### STATED EXERCISE A:
Reproduce the records that follow the mower deck thread, character for character, from the first line to the last.

### PAGE TEXT:
§ §
# Your opinion on Gravely 40" or 50" mower decks for older walkbehinds



## Ed K (Oct 24, 2003)

I have a gravely from the 60's with a 30" single blade mower.

I was thinking of buying a 40" double blade or 50" triple blade mower for it if I can find one.

Anyone have one of these and if so are they as reliable and do they cut as well as the single blade 30" mower

Thanks

Ed


----------



## cutinpony (Mar 8, 2005)

I have a C-10 Gravely with a 40" dual blade mower on it that will cut anything that you can push over with it


----------



## rr (Dec 3, 2002)

A 50" deck would be too much for your tractor both in power requirement and difficulty maneuvering. A 40" three-blade deck would be a pain and would require expensive and hard to find framework to mount it (as would the 50"). If your tractor runs well, a good 40" Commercial deck (two blades) would do a nice job altho it might bog some in high grass or weeds.
Commercial 40" decks aren't hard to find. Try eBay or ask on http://groups.yahoo.com/group/classifiedgravelyads.
They generally go for between $200 (rough but working) and $500 (good enough to show).
Oops, I should say that I'm assuming you have a Gravely-engined tractor, not a C-10 or C-10A. Those have the power, are better-balanced and are a more appropriate height for a Commercial 40" and make a great combination, as cutinpony says. Excellent for both heavy stuff and finish mowing. 
rr.


----------



## Hurricane Kurt (Oct 2, 2004)

I have a 70's commercial 12-A with the 12hp Kohler engine. I have both a single blade deck and a two blade finish mowing deck and have tried a three blade deck. I use the single blade deck for heavy stuff because I don't want to damage the finish mower not because it won't handle it. The finish mowers do a much better job on lawns and short grass than the single blade decks but I think the single blade decks are easier to handle over the tough stuff. 

If you have the 7.6? horse Gravely engine it will probably labor a bit more with a finish deck but I think it would handle it as long you just used it to cut grass/lawn with. I wouldn't go bigger than the two blade deck though. 

For what its worth, I have used the older models many times and they sure do work ya hard. I would rather have commercial model with a Kohler engine and single blade deck than a gravely powered machine with a finish deck any day, no comparison. Especially if you use it in the garden, the difference is like night and day. I would upgrade your machine before upgrading your deck if it were me, it would be money well spent.
§ §
### DATA IN THIS EXERCISE:
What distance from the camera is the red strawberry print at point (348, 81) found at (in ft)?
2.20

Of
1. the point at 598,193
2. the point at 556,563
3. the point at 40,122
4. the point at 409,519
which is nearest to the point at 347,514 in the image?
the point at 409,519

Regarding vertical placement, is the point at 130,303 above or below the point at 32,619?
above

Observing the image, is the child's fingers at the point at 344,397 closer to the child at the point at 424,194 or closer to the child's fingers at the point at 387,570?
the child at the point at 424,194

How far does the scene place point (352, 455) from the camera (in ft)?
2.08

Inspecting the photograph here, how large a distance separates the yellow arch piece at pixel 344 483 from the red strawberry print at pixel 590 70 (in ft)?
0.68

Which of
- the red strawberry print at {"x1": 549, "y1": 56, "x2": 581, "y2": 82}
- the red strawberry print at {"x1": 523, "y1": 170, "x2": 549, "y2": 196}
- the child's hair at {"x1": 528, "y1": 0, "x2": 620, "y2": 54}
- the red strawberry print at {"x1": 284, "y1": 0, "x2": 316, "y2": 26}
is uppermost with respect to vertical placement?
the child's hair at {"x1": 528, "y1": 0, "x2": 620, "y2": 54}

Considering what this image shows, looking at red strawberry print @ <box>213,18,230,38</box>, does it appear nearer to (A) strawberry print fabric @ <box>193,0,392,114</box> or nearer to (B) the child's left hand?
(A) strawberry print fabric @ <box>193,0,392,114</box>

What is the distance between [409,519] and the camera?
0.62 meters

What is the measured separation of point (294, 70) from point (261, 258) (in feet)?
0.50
§ §
### STATED EXERCISE B:
In the mower deck thread, what price range do Commercial 40" decks generally sell for?

### EXPECTED ANSWER A:
What distance from the camera is the red strawberry print at point (348, 81) found at (in ft)?
2.20

Of
1. the point at 598,193
2. the point at 556,563
3. the point at 40,122
4. the point at 409,519
which is nearest to the point at 347,514 in the image?
the point at 409,519

Regarding vertical placement, is the point at 130,303 above or below the point at 32,619?
above

Observing the image, is the child's fingers at the point at 344,397 closer to the child at the point at 424,194 or closer to the child's fingers at the point at 387,570?
the child at the point at 424,194

How far does the scene place point (352, 455) from the camera (in ft)?
2.08

Inspecting the photograph here, how large a distance separates the yellow arch piece at pixel 344 483 from the red strawberry print at pixel 590 70 (in ft)?
0.68

Which of
- the red strawberry print at {"x1": 549, "y1": 56, "x2": 581, "y2": 82}
- the red strawberry print at {"x1": 523, "y1": 170, "x2": 549, "y2": 196}
- the child's hair at {"x1": 528, "y1": 0, "x2": 620, "y2": 54}
- the red strawberry print at {"x1": 284, "y1": 0, "x2": 316, "y2": 26}
is uppermost with respect to vertical placement?
the child's hair at {"x1": 528, "y1": 0, "x2": 620, "y2": 54}

Considering what this image shows, looking at red strawberry print @ <box>213,18,230,38</box>, does it appear nearer to (A) strawberry print fabric @ <box>193,0,392,114</box> or nearer to (B) the child's left hand?
(A) strawberry print fabric @ <box>193,0,392,114</box>

What is the distance between [409,519] and the camera?
0.62 meters

What is the measured separation of point (294, 70) from point (261, 258) (in feet)?
0.50

### EXPECTED ANSWER B:
Between $200 (rough but working) and $500 (good enough to show).